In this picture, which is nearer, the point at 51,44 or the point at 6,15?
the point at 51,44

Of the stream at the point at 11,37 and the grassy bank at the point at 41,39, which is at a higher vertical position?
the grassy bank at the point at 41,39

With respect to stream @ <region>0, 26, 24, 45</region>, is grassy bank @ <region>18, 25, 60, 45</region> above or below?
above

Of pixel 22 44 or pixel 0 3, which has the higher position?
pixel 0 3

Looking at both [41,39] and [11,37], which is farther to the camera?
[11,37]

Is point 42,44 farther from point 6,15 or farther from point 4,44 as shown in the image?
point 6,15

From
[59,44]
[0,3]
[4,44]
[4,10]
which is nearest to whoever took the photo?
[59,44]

==

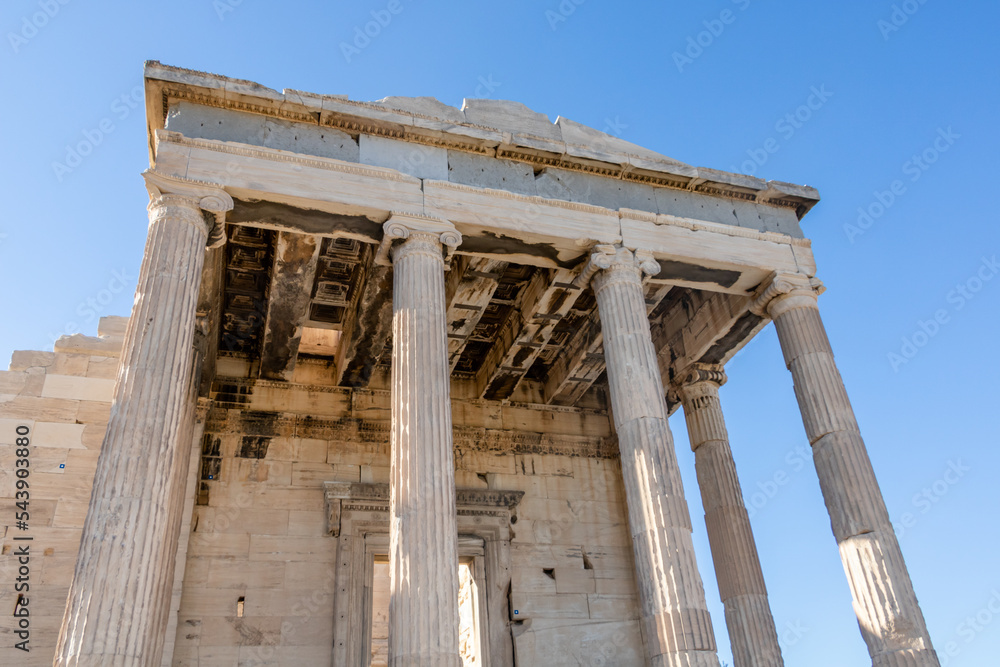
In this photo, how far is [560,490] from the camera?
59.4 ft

* To be done *
Pick out each line of the material above that contains the word "stream", and copy those lines in full.

* Response *
Of the stream at the point at 11,37 and the grassy bank at the point at 41,39, which is at a higher vertical position?
With respect to stream @ <region>0, 26, 24, 45</region>, is grassy bank @ <region>18, 25, 60, 45</region> above or below?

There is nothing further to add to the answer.